What are the phases of the Clinical Trials?
Clinical trials have four phases
In phase I studies, a new drug is tested for safety, side effects and how the drug is administered. A small number of the patients are usually admitted to Phase I trials. If the Phase I study shows safety a Phase II study begins.
Involves a larger number of patients and continue to evaluate the safety of the new drug and any less common side effects.
These trials compare the new drug to the standard therapy. Phase III participants are randomly chosen to receive either the new drug or the standard treatment, or a combination of both.
Phase IV trials continue to evaluate the safety, benefits and optimal use of a therapy already approved and available to the public.
What are the potential risks and benefits of participating in a clinical trial?
Participating in a clinical trial has benefits but there also may be risks. The Clinical trial participants may experience some have side effects, which are sometimes serious, from study medication. Study treatment and evaluation may require more time than standard therapy.
Also, there is no guarantee the study medication will work.
The clinical trial participants may be able to gain access to a research treatment that is otherwise unavailable, and may help others by participating in medical research. Clinical trial participants may also have access to study medication, medical care, and laboratory services, all at no cost.
How are the Clinical Trial participants protected?
There are a number of processes designed to regulate clinical trials and to help protect trial participants. Institutional Review Board, Peer reviews, independent monitoring and the Informed Consent process help protect the rights of the clinical trial patients.

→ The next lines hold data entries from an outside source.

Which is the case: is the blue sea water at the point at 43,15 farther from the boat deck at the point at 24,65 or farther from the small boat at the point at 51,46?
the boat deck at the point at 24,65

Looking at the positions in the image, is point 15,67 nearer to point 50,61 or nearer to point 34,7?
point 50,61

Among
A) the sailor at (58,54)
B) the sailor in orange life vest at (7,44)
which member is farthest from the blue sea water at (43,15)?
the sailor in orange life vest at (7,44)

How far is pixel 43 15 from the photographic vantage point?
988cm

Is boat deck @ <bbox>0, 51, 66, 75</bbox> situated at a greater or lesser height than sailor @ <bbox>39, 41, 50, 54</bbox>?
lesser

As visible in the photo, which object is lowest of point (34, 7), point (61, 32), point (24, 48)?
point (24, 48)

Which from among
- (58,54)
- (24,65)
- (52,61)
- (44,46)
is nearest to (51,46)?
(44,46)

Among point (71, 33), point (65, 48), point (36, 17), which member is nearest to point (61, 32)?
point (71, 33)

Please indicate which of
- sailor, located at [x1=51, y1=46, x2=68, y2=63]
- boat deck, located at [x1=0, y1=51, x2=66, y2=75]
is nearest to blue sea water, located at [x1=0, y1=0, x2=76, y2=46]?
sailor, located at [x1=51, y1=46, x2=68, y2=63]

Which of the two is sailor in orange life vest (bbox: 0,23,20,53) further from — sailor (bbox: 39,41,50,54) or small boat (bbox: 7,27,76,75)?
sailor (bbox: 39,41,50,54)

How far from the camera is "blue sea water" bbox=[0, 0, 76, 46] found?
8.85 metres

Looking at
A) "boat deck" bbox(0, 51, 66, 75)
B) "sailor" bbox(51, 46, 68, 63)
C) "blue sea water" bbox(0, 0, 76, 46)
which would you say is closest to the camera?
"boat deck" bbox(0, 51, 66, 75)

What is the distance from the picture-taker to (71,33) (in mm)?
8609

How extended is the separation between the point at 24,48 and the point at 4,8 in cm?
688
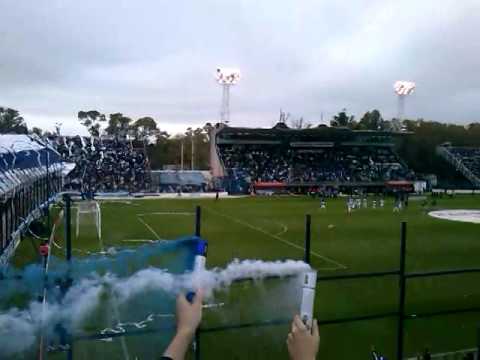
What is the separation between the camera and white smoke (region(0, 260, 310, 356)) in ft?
12.9

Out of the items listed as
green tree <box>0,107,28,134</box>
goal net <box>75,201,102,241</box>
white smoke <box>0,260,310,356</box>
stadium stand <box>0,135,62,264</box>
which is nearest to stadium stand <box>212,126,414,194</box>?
goal net <box>75,201,102,241</box>

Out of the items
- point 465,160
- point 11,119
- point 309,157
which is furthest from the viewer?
point 11,119

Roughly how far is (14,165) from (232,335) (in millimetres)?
7027

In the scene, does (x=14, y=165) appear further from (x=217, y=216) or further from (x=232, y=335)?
(x=217, y=216)

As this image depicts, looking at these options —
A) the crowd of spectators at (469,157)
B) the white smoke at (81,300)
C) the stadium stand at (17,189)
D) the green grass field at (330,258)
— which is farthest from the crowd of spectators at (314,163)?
the white smoke at (81,300)

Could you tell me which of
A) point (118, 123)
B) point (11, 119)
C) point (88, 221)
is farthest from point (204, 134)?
point (88, 221)

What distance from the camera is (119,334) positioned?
16.2 feet

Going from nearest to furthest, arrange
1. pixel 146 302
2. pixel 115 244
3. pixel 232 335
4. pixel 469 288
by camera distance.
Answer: pixel 146 302
pixel 232 335
pixel 469 288
pixel 115 244

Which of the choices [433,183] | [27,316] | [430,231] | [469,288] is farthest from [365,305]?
[433,183]

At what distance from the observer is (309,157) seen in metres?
65.5

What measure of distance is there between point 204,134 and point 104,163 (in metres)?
51.3

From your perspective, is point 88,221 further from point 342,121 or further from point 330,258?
point 342,121

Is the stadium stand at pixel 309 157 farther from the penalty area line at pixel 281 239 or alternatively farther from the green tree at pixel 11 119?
the green tree at pixel 11 119

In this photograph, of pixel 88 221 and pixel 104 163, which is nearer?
pixel 88 221
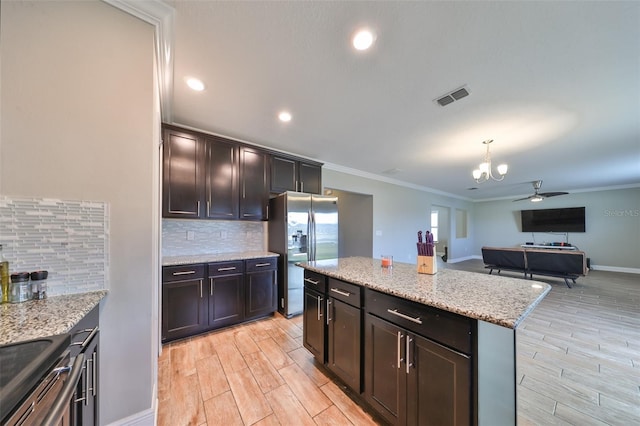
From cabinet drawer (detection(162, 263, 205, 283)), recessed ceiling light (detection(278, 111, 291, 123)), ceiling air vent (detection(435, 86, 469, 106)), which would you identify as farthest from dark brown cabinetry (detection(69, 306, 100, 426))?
ceiling air vent (detection(435, 86, 469, 106))

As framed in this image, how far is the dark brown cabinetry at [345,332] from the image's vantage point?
159 cm

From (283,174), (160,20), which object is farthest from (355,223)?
(160,20)

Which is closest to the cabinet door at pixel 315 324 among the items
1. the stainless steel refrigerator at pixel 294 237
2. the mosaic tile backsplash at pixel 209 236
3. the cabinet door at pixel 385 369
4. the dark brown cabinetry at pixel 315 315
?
the dark brown cabinetry at pixel 315 315

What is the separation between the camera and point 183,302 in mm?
2463

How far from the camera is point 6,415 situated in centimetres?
47

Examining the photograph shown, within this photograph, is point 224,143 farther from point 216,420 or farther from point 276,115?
point 216,420

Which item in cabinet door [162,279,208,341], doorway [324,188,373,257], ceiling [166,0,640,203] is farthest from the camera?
doorway [324,188,373,257]

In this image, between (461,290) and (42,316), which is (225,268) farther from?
(461,290)

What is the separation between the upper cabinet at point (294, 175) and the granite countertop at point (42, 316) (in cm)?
250

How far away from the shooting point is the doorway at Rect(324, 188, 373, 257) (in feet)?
17.5

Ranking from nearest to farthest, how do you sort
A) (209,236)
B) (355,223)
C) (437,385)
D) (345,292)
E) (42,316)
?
(42,316)
(437,385)
(345,292)
(209,236)
(355,223)

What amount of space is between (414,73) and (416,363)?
6.90 feet

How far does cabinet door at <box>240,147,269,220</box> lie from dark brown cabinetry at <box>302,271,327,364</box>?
1465mm

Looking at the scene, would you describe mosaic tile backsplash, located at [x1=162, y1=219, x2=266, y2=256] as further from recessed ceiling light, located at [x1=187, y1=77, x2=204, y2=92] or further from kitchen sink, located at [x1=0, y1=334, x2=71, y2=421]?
kitchen sink, located at [x1=0, y1=334, x2=71, y2=421]
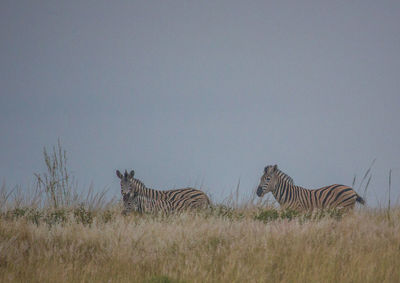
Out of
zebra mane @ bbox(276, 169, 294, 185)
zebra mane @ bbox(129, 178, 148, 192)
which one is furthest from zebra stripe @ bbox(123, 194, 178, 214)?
zebra mane @ bbox(276, 169, 294, 185)

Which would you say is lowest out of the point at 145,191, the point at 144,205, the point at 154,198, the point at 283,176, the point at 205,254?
the point at 205,254

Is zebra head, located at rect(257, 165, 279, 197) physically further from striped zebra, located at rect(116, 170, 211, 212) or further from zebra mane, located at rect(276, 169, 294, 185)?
striped zebra, located at rect(116, 170, 211, 212)

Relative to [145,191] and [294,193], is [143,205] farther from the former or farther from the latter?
[294,193]

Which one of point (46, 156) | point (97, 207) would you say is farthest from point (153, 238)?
point (46, 156)

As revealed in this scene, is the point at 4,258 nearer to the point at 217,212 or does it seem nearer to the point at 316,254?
the point at 316,254

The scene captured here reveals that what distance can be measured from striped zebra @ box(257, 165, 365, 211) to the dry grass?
12.5 ft

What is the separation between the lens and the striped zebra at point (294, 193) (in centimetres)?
1391

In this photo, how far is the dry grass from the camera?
675 centimetres

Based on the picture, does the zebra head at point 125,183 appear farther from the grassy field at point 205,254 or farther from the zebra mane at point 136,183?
the grassy field at point 205,254

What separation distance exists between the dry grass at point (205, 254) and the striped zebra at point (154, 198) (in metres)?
3.13

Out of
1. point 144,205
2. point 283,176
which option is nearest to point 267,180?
point 283,176

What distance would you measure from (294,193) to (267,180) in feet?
3.15

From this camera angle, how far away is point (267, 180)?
14.2 m

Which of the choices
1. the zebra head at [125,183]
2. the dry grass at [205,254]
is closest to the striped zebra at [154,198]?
the zebra head at [125,183]
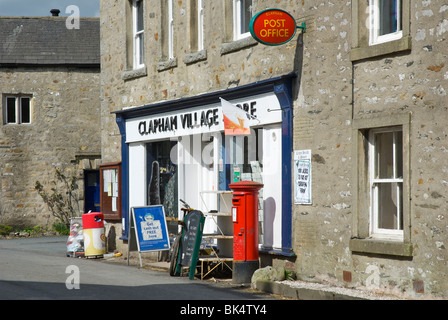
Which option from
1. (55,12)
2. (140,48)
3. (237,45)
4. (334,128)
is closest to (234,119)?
(237,45)

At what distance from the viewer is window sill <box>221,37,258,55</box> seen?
14.3m

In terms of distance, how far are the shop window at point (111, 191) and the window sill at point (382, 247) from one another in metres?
8.78

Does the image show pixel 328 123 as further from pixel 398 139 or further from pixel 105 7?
pixel 105 7

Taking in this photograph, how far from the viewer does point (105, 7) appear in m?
19.9

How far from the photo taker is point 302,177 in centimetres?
1289

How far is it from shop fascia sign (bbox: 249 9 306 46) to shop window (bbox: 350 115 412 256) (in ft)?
6.57

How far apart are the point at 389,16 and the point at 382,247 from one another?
3.35m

An Institutional Review Board (IRB) monitors actions and documentation in the clinical trial process. The board consists of Medical specialists, nurses, medical ethicists, patient advocates, social workers and clergy, to view the research studies from social, medical and ethical perspectives.
Peer Review is conducted by experts, chosen by a study sponsor, to gauge the merit, safety and ethical issues of a trial.
Informed Consent is the process of making sure the clinical trial participant has all the necessary information about the trial before deciding to participate or not. If you decide you are interested in the trial, you will first meet with a member of the research team. You will find out about the trial and receive the written information about the trial. This written information is called the Informed Consent document.
It’s important to understand the facts about the trial before making the decision. This is the time to ask your contact person any questions.
If you decided to join the trial, you will be asked to sign the document. Keep a copy for the reference. And remember that you are free to leave the trial anytime.
How do I know if participating in the Trial is right for me?
Choosing to participate in a clinical trial is an important personal decision. Participants in clinical trials can play a more active role in their own health care, gain access to new research treatments before they are widely available, and help others by contributing to medical research.
You need to talk with your doctor and your loved ones about any decisions concerning your participation in a trial. If you find a trial, take the time to ask questions and to understand if participating may be right for me.
Patients volunteering the research studies are the medical heroes partnering in drug and device discovery.